For much of a genome, the reference provides a good approximation of the DNA of any single individual. But in regions with high allelic diversity, such as the major histocompatibility complex in humans and the major urinary proteins of mice, the reference genome may differ significantly from other individuals. Due to the fact that the reference genome is a "single" distinct sequence, which gives its utility as an index or locator of genomic features, there are limitations in terms of how faithfully it represents the human genome and its variability. Most of the initial samples used for reference genome sequencing came from people of European ancestry.

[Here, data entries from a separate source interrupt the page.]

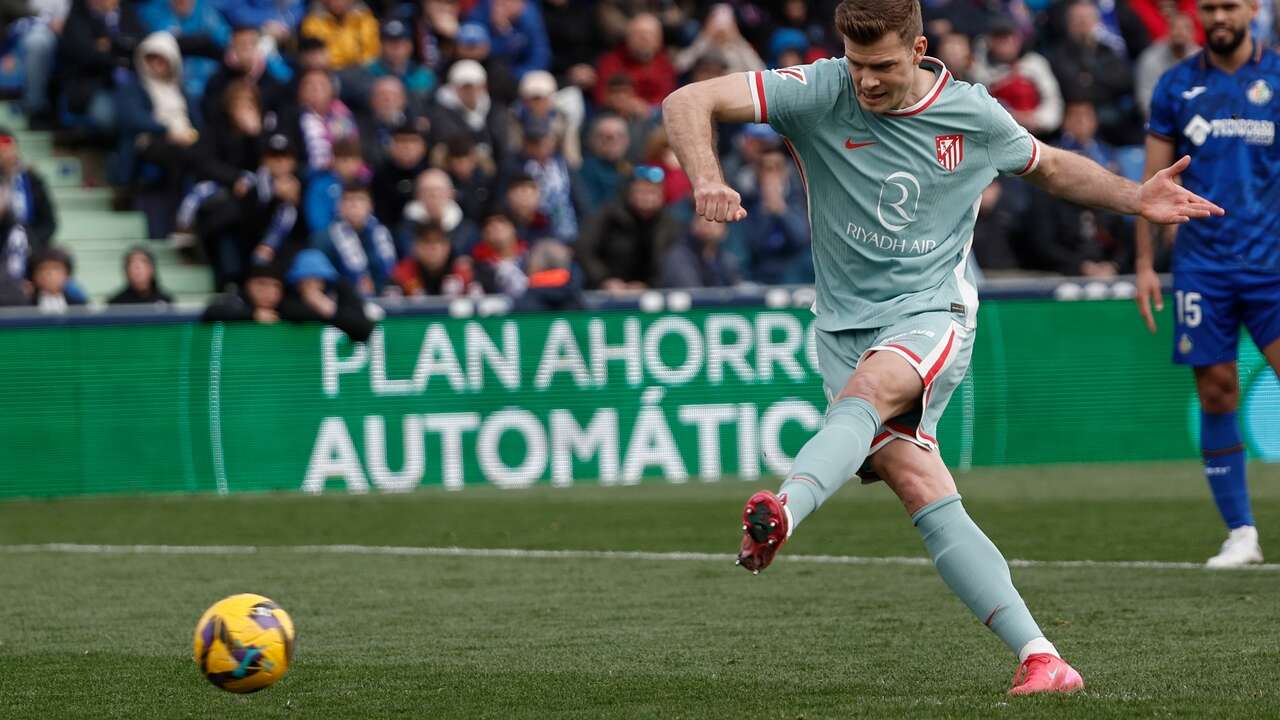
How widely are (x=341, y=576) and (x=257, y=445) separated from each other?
4917 mm

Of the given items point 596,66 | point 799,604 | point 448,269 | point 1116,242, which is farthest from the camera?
point 596,66

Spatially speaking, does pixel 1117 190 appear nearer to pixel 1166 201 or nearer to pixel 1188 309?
pixel 1166 201

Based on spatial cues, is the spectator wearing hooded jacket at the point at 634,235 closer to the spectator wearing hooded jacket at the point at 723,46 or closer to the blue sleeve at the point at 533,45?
the spectator wearing hooded jacket at the point at 723,46

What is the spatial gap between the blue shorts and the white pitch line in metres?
0.96

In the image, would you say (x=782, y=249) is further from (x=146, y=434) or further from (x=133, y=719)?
(x=133, y=719)

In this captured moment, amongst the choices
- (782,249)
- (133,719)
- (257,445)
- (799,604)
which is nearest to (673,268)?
(782,249)

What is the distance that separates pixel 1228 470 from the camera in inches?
375

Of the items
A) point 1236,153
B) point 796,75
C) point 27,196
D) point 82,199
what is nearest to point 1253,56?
point 1236,153

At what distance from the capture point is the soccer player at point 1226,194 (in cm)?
920

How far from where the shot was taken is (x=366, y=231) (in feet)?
53.4

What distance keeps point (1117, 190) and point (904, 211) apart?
635 mm

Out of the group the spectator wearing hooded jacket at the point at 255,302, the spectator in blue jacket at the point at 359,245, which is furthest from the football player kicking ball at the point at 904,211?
the spectator in blue jacket at the point at 359,245

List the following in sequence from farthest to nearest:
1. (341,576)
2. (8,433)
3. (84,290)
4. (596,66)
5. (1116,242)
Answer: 1. (596,66)
2. (1116,242)
3. (84,290)
4. (8,433)
5. (341,576)

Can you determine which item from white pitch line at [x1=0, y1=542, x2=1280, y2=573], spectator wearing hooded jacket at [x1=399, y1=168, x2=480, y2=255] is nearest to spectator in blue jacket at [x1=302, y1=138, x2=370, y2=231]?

In 2010, it was found that, by de novo assembling genomes from African and Asian populations with the NCBI reference genome, these genomes had ~5Mb sequences that did not align against any region of the reference genome.
Following projects to the Human Genome Project seek to address a deeper and more diverse characerization of the human genetic variability, which the reference genome is not able to represent. The HapMap Project, active during the period 2002 -2010, with the purpose of creating a haplotypes map and their most common variations among different human populations. Up to 11 populations of different ancestry were studied, such as individuals of the Han ethnic group from China, Gujaratis from India, the Yoruba people from Nigeria or Japanese people, among others. The 1000 Genomes Project, carried out between 2008 and 2015, with the aim of creating a database that includes more than 95% of the variations present in the human genome and whose results can be used in studies of association with diseases such as diabetes, cardiovascular or autoimmune diseases. A total of 26 ethnic groups were studied in this project, expanding the scope of the HapMap project to new ethnic groups such as the Mende people of Sierra Leone, the Vietnamese people or the Bengali people. The Human Pangenome Project, which started its initial phase in 2019 with the creation of the Human Pangenome Reference Consortium, seeks to create the largest map of human genetic variability taking the results of previous studies as a starting point.